If the House version of the bill became law, Fairfax County's longstanding effort to adopt ordinances to ban firearms in local government buildings and recreation centers would be thwarted. A Circuit Court judge invalidated a ban on guns in government buildings in Fairfax in 1998, and the county's Democrats in the General Assembly have tried unsuccessfully for several years to pass legislation that would reinstate it.
Del. James M. Scott (D-Fairfax) said on the House floor today that he received a death threat while serving as a supervisor in Fairfax County. "Basically, if this is adopted, it doesn't prevent someone from bringing a shotgun or an Uzi into a Board of County Supervisors meeting," he said, calling the bill a "very bad idea."

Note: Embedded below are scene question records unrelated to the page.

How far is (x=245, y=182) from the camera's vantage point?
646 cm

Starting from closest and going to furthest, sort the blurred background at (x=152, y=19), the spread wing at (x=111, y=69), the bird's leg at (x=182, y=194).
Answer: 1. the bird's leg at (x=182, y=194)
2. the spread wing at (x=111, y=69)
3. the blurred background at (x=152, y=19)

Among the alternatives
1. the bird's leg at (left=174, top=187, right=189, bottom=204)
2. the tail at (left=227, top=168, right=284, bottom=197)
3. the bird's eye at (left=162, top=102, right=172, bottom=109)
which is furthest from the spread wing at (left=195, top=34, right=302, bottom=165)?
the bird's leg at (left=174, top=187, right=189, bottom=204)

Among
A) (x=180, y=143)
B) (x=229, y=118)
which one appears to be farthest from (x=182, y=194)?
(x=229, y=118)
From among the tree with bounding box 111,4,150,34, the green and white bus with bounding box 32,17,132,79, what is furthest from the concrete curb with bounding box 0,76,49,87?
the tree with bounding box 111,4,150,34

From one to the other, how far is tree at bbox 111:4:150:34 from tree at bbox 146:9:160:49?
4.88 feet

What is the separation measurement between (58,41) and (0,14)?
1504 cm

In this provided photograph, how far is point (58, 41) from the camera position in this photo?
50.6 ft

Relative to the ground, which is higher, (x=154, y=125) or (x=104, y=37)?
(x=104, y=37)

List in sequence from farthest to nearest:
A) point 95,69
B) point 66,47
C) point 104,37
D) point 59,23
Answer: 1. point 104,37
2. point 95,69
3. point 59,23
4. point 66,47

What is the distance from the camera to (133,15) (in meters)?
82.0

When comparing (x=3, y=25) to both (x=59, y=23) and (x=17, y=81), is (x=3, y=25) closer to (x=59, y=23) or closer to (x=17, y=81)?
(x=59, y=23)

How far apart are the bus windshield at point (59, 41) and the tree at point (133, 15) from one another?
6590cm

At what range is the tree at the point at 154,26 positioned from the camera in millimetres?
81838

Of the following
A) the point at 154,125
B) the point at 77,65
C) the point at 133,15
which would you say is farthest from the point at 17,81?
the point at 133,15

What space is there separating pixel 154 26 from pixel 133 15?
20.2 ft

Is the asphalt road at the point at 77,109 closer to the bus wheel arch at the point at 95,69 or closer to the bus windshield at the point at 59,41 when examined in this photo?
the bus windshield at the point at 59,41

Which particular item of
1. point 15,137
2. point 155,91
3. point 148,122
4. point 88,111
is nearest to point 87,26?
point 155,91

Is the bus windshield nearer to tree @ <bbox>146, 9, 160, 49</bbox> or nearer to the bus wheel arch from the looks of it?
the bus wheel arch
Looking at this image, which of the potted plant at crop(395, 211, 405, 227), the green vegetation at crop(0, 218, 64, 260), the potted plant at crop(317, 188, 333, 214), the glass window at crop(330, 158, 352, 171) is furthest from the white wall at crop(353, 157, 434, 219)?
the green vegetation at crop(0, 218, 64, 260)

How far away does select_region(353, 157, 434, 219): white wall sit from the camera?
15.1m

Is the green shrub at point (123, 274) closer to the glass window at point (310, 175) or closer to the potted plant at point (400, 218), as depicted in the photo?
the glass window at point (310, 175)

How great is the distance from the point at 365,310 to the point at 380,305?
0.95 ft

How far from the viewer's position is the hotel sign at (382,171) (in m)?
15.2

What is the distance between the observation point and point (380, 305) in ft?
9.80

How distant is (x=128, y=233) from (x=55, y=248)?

But advocates of gun rights said that Alexandria's ban violates the spirit of Virginia's law denying powers to local governments that are not granted by the state. And they argued that such policies violate the constitutional rights of gun owners who have properly registered their firearms and are obeying the law.
"You can't [make this kind of rule] unless you get approval from the General Assembly," said H. Morgan Griffith (R-Salem), the House majority leader. "We shouldn't allow local government to get around the law just because individuals may be frustrated that the democratic process has worked in the legislature."
Similar legislation passed both chambers last year but died on a technicality in a conference committee. The House version of the bill took on new urgency for gun-rights advocates this year after Wilkins threatened to derail the reelection of the judge who upheld the Alexandria ban, Alfred D. Swersky. Wilkins grilled Swersky for more than an hour last month about his ruling. The speaker said he was concerned the judge may have overstepped his authority.
Gov. Mark R. Warner (D) has not taken a position on the bill, spokeswoman Ellen Qualls said.